▸ **Set exercise**:
Could you repeat exactly the lines below, from the line containing "Of thin dry" through the last one, both included, while leaving out any pictures?

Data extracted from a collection
---
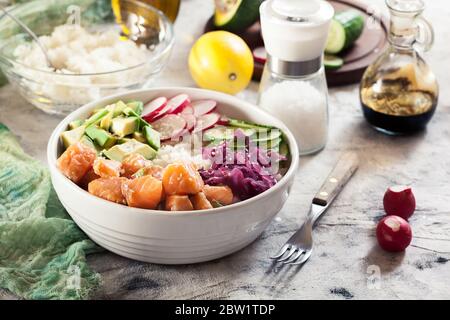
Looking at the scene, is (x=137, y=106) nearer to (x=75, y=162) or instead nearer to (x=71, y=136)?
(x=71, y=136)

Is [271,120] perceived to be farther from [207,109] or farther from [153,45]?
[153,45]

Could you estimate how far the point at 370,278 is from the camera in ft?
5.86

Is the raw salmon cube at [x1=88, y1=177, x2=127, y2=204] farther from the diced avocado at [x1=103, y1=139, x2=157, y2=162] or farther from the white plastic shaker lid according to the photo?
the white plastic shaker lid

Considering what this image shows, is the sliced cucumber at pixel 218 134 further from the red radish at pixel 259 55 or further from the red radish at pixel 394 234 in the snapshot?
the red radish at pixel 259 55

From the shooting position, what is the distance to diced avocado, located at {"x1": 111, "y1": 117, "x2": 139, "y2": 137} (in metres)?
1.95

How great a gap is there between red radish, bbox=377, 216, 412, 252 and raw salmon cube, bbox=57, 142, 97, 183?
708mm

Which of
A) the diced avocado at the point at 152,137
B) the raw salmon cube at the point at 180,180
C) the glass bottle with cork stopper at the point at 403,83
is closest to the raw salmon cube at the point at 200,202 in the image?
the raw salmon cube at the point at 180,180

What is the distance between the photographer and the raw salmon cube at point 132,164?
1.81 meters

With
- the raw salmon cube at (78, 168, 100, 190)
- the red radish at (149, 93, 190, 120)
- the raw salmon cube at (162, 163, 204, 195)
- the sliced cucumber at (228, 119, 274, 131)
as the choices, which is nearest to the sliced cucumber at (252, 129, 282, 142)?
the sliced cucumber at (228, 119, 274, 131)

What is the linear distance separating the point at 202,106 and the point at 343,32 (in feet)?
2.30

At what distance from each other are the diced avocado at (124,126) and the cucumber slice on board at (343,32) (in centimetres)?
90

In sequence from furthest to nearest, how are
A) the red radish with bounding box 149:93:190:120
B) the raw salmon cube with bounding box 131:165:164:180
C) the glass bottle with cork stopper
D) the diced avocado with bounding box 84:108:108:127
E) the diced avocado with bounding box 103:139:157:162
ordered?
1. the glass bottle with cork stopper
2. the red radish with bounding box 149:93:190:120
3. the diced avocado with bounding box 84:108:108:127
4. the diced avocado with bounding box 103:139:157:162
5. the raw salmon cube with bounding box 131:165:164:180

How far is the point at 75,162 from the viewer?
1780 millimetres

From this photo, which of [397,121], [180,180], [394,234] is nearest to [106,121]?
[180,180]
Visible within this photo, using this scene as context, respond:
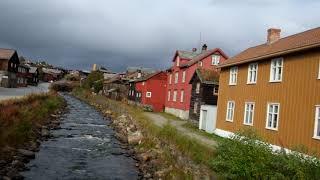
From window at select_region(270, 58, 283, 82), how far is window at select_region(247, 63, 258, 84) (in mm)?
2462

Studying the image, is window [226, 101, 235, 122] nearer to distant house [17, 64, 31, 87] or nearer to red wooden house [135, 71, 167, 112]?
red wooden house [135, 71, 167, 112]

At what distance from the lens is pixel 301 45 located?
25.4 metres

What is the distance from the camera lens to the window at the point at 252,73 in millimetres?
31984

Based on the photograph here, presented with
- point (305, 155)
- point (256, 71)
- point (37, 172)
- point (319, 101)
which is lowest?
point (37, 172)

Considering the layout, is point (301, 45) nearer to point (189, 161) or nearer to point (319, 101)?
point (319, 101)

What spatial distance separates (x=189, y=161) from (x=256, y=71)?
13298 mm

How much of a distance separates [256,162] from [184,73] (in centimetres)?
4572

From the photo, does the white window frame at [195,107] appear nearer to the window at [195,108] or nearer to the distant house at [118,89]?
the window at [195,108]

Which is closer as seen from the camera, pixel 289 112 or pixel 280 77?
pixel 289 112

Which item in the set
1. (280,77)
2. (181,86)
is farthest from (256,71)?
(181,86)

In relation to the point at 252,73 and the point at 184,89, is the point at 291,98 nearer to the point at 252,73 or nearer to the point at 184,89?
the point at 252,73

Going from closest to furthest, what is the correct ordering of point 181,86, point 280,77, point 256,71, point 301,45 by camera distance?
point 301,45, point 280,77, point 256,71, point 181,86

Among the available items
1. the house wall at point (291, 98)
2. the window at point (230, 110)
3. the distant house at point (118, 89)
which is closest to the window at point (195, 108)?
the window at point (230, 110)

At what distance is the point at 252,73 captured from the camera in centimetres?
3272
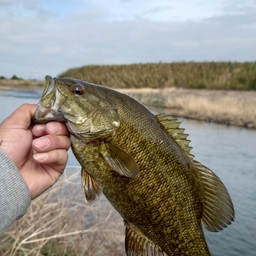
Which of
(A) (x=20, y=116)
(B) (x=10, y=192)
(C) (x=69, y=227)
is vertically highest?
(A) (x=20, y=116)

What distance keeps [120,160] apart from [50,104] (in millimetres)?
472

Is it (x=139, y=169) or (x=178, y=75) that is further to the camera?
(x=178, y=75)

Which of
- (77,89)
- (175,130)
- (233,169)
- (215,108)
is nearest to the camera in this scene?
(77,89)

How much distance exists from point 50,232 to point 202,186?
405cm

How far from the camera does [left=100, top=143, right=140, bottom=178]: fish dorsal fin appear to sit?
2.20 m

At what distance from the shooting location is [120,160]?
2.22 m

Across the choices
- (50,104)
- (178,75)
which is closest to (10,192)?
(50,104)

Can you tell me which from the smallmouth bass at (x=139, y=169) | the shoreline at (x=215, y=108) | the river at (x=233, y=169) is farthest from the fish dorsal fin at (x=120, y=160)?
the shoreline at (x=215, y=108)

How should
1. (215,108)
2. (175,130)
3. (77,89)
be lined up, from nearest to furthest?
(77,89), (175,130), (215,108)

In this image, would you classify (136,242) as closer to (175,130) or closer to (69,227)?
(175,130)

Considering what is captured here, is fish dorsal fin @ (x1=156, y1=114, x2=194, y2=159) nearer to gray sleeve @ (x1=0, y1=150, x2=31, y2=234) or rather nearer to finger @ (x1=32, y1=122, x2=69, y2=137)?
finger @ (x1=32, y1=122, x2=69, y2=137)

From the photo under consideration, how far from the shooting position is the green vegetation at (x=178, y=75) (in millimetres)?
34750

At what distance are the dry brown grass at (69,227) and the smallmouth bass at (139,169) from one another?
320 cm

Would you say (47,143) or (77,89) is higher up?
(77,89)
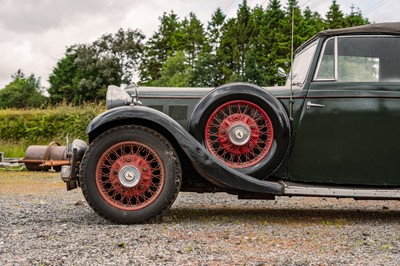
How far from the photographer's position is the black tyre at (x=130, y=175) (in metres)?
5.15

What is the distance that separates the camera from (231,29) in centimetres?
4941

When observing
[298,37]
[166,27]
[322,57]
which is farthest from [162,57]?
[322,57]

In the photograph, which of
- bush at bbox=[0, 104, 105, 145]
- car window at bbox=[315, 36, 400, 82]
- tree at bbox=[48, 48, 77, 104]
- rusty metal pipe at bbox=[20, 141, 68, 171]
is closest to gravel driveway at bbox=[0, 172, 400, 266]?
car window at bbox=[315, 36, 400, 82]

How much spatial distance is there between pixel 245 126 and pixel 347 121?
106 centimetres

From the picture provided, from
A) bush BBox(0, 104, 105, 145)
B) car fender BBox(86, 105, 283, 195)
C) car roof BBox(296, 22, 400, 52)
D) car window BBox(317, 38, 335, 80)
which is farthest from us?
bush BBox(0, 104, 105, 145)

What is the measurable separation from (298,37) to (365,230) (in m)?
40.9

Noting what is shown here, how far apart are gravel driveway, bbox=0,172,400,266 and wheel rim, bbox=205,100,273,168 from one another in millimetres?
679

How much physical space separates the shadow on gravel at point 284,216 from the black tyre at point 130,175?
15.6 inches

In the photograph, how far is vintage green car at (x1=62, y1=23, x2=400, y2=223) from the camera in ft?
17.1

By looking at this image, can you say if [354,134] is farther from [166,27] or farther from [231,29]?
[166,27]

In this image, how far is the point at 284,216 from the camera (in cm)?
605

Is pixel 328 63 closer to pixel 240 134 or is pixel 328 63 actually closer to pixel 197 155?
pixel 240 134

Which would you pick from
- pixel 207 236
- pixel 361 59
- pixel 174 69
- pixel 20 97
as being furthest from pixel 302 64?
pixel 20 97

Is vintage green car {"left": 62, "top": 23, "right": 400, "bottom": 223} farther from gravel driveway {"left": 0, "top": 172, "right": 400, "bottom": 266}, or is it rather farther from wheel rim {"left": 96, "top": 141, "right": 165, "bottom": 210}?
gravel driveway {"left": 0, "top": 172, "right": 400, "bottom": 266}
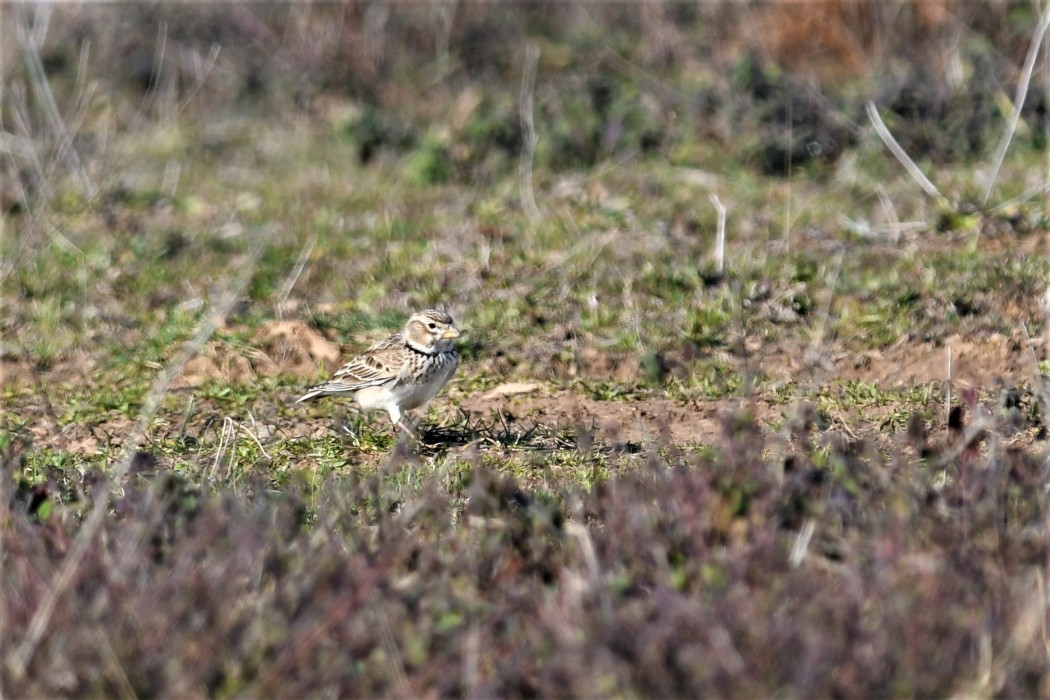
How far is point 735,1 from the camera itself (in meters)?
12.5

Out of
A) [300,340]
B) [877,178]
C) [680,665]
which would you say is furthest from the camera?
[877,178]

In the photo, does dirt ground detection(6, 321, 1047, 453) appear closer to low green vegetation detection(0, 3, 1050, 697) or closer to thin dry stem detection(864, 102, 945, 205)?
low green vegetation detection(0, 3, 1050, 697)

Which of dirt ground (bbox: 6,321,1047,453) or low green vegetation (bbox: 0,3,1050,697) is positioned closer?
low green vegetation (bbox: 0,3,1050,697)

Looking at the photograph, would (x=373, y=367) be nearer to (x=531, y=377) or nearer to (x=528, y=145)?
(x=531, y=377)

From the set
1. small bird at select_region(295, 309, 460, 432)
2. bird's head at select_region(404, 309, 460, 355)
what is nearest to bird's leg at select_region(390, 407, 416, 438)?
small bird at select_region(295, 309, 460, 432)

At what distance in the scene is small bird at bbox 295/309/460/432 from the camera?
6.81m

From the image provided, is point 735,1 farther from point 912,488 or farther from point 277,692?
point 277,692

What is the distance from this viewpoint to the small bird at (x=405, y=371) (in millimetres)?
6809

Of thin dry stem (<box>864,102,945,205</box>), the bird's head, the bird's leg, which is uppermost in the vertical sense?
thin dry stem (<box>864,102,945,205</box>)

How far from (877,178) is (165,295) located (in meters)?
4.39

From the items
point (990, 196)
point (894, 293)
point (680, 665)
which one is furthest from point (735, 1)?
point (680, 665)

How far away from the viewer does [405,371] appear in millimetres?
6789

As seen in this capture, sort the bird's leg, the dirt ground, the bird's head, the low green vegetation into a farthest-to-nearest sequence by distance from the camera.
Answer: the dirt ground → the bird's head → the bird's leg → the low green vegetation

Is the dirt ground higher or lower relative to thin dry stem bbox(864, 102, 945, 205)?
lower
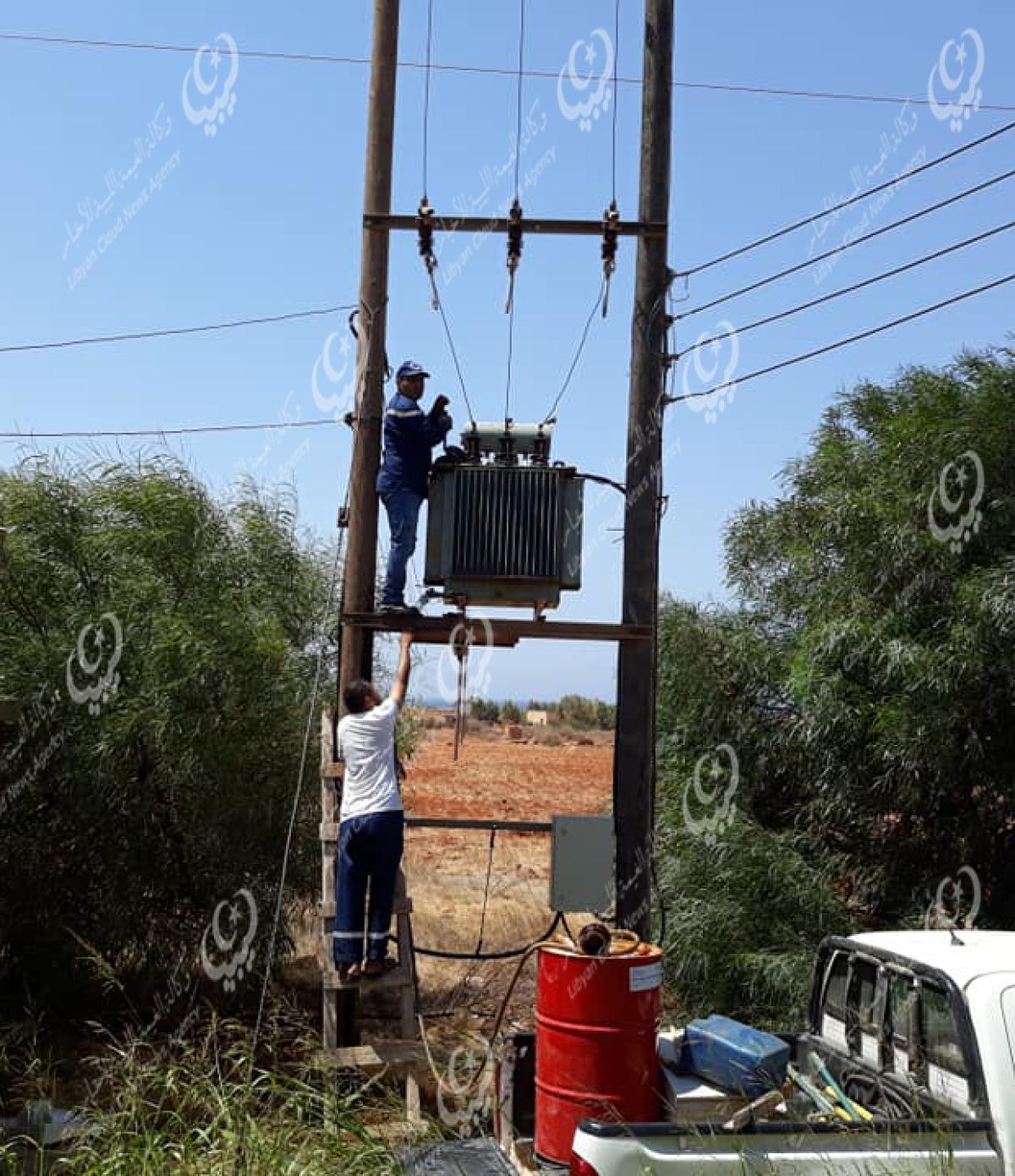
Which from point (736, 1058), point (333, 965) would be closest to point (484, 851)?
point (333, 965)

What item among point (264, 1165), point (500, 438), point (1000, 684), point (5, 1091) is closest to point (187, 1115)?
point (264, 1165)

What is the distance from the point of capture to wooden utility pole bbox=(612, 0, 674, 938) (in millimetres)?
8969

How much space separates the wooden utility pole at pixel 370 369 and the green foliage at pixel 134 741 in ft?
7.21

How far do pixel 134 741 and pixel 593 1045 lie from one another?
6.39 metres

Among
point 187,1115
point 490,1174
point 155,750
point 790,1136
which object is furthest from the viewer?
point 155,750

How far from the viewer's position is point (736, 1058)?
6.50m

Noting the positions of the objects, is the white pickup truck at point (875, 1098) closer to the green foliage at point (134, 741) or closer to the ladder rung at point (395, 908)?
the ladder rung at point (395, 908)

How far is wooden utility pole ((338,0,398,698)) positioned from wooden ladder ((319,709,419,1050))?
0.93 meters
---
▸ **Result of this exercise**:
Of thin dry stem (<box>864,102,945,205</box>), the bird's head, the bird's leg, which is uppermost in the vertical sense?
thin dry stem (<box>864,102,945,205</box>)

How far from (877,178) is (165,295) located (in meters)?
4.39

From the items
point (990, 196)
point (894, 293)
point (680, 665)
which one is furthest from point (735, 1)?
point (680, 665)

How far away from the viewer does [405,371] appear in millimetres?
6789

As seen in this capture, sort the bird's leg, the dirt ground, the bird's head, the low green vegetation into a farthest-to-nearest sequence by distance from the camera.
Answer: the dirt ground → the bird's head → the bird's leg → the low green vegetation

Is the dirt ground higher or lower relative to thin dry stem bbox(864, 102, 945, 205)?
lower
Which from point (736, 1058), point (333, 965) would be closest to point (484, 851)?
point (333, 965)

What item among point (264, 1165), point (500, 438), point (1000, 684), point (5, 1091) is closest to point (187, 1115)?
point (264, 1165)

What is the distance from the point of capture to wooden utility pole bbox=(612, 0, 674, 938) (in millimetres)?
8969

How much space separates the wooden utility pole at pixel 370 369 and the green foliage at pixel 134 741 in ft?
7.21

How far do pixel 134 741 and pixel 593 1045 lie from one another?
6.39 metres

Among
point 187,1115
point 490,1174
point 155,750
point 790,1136
which object is furthest from the viewer?
point 155,750

How far from the viewer's position is point (736, 1058)?
6.50m

Noting the positions of the objects, is the white pickup truck at point (875, 1098) closer to the green foliage at point (134, 741) or closer to the ladder rung at point (395, 908)?
the ladder rung at point (395, 908)

How far is wooden utility pole ((338,0,398,698)) positioned from wooden ladder ((319,709,419,1050))?
0.93 meters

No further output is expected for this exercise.